A well-reasoned, biblically consistent interpretation of this passage could read like this. “Look now toward heaven, and take account of the stars, if thou be able to recognize the declaration in their appointed sequence: and He said unto him, I will accomplish this through your lineage. And he had faith in what the Lord told him; and he counted it to him for righteousness.”
Most scholars agree that this was Abram’s faith-defining moment. “Even as Abraham believed God, and it was counted to him for righteousness (Galatians 3:6-9). And the scripture (affirming the canonical authority of Genesis), foreseeing that God would justify the heathen through faith, preached before the gospel unto Abraham, saying, In thee shall all nations be blessed. So then they which be of faith are blessed with (in the same manner as) faithful Abraham.”
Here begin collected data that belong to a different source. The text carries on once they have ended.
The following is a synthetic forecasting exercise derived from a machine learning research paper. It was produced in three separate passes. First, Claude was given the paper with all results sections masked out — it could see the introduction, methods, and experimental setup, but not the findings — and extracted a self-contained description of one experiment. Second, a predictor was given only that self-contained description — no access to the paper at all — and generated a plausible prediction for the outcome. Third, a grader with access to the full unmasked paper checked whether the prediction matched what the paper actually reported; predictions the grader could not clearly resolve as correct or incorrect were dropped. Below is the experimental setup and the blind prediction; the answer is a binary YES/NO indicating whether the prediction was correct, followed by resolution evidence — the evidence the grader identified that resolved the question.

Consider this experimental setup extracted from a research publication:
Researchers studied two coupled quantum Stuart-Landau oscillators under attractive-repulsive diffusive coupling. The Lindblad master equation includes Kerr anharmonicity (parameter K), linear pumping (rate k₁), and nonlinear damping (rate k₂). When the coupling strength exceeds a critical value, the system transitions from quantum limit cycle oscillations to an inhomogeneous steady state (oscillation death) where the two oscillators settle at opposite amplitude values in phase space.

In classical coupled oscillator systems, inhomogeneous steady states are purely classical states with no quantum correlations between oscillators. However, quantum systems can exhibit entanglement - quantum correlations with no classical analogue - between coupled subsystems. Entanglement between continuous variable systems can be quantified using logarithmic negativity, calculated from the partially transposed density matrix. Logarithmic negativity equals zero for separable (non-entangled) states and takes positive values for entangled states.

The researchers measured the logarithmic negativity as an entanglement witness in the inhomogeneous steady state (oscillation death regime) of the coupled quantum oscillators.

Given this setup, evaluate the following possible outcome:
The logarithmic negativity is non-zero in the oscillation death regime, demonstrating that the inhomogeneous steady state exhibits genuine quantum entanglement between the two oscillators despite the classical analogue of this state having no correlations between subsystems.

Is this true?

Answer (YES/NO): YES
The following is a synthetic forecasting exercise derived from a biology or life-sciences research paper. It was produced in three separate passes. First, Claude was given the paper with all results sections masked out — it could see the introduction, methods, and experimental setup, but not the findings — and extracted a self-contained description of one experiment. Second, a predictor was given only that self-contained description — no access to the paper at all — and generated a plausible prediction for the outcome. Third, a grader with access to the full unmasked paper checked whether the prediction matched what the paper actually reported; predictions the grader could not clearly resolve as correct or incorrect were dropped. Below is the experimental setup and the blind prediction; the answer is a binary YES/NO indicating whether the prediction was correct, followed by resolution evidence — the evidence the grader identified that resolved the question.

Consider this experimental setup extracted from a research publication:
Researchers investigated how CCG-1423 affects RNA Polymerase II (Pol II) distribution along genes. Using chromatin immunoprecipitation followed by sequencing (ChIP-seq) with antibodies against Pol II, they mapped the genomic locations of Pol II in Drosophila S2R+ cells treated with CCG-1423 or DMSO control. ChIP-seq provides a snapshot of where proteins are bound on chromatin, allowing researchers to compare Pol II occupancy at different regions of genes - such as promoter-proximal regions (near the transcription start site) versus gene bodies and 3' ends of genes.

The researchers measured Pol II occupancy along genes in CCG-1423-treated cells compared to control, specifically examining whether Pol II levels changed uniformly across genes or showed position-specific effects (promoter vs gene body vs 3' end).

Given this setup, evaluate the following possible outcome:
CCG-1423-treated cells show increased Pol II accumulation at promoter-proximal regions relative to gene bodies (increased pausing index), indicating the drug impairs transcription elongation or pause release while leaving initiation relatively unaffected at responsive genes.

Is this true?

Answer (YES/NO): NO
Perhaps Abram’s faith was initiated “before the gospel,” at the Lord’s direction, upon recognition of God’s curse-defying redemptive plan as depicted in the star groupings. Similarly, it may be that Job’s awareness of the constellations carried much deeper meaning for him and may have been instrumental in his faith as well.
Salvation is and has always been by grace, through faith in the sacrificial, shed blood of our innocent substitute, Jesus Christ. Old Testament believers looked ahead. New Testament believers look back. We find the account in the pages of Scripture (see Scripturosity article “The Gospel Message”). Perhaps to the ancients, it was revealed in the stars.